Mozilla, the National Science Foundation and public-private partnership US Ignite announced that Eugene, Oregon and Lafayette, Louisiana are the two latest inductees into the Gigabit Community Fund that the three organizations created in 2014.
Mozilla, NFS and US Ignite will provide a total of $300,000 in grant funding to individuals, nonprofits and commercial organizations that are developing community service-oriented gigabit information and communications technology (ICT) in both cities. Awards will be made beginning in May.
Launched in June 2016 with funding provided by a three-year, $6 million NSF grant, the US Ignite Smart Gigabit Communities program was created with the goal of spurring deployment of open, affordable gigabit network services that employ digital ICT and smart city technology to enhance public services and overall quality of life in cities throughout the U.S.
Gigabit Community Fund
Elaborating on Eugene and Lafayette joining the program: “We’ll support educators, technologists and community activists in Eugene and Lafayette who are building and beta-testing the emerging technologies that are shaping the web,” Mozilla’s Christopher Lawrence wrote in a March 14 blog post.
“We’ll fuel projects that leverage gigabit networks to make learning more inclusive and engaging through VR field trips, ultra-high definition classroom collaboration, and real-time cross-city robot battles. (These are all real examples from the existing Mozilla gigabit cities of Austin, Chattanooga and Kansas City.)”
Also in partnership with NSF and US Ignite, Mozilla is offering a $2 million prize for projects that help assure that the original vision of the Internet and World Wide Web is realized by keeping it decentralized, resilient and open and accessible to all.

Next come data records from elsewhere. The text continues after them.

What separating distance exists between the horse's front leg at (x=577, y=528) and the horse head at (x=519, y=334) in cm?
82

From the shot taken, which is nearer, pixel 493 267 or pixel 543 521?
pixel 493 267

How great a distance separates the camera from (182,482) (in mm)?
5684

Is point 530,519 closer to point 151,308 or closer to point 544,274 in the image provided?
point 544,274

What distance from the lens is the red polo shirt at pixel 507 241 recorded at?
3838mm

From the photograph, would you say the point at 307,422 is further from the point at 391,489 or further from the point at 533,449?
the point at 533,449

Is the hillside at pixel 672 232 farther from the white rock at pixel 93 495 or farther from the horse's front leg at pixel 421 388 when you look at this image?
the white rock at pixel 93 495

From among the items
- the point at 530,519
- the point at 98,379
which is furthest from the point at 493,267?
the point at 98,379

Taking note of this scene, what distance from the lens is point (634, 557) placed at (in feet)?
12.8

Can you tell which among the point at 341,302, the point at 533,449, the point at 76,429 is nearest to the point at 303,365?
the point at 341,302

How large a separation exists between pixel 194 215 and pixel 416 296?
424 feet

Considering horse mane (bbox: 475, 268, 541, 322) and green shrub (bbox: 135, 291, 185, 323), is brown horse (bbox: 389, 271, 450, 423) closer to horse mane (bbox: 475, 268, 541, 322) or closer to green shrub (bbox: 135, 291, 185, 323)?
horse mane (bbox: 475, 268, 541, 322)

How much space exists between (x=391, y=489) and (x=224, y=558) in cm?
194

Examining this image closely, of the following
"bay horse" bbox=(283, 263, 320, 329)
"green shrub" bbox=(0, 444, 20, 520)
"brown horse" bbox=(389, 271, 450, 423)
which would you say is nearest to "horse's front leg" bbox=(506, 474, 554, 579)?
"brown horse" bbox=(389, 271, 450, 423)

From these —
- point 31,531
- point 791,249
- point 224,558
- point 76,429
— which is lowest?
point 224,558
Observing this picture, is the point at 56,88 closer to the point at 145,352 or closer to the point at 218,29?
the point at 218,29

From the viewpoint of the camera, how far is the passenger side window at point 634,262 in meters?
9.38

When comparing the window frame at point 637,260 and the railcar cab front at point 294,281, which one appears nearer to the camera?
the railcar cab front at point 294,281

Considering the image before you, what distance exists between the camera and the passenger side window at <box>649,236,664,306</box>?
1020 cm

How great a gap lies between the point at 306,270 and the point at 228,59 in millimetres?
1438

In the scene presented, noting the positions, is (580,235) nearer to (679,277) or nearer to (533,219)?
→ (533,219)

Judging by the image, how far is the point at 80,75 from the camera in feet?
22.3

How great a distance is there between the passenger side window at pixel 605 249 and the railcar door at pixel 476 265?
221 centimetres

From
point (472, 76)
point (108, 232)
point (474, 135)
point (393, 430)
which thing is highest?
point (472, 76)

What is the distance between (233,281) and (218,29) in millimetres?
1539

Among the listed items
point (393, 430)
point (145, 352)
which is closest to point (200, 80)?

“The Internet should be a public resource open and accessible to all. And, it is to many. But many people still lack reliable, affordable Internet access. And the underlying network itself is increasingly centralized, relying on infrastructure provided by a tiny handful of companies,” Mozilla’s Mark Surman wrote upon announcement of the $2 million prize. “We don’t have a fail-safe if the infrastructure these companies offer is blocked or goes down.”
Commenting on the prize competition, Lawrence wrote: We can’t build a healthy internet — one that cherishes freedom, openness and inclusion — alone. To keep the internet a global public resource, we need a network of individuals and organizations and institutions.”
Adelaide, the capital of South Australia, became the first city outside the U.S. to become a member of the US Ignite Smart Gigabit Communities program this past September.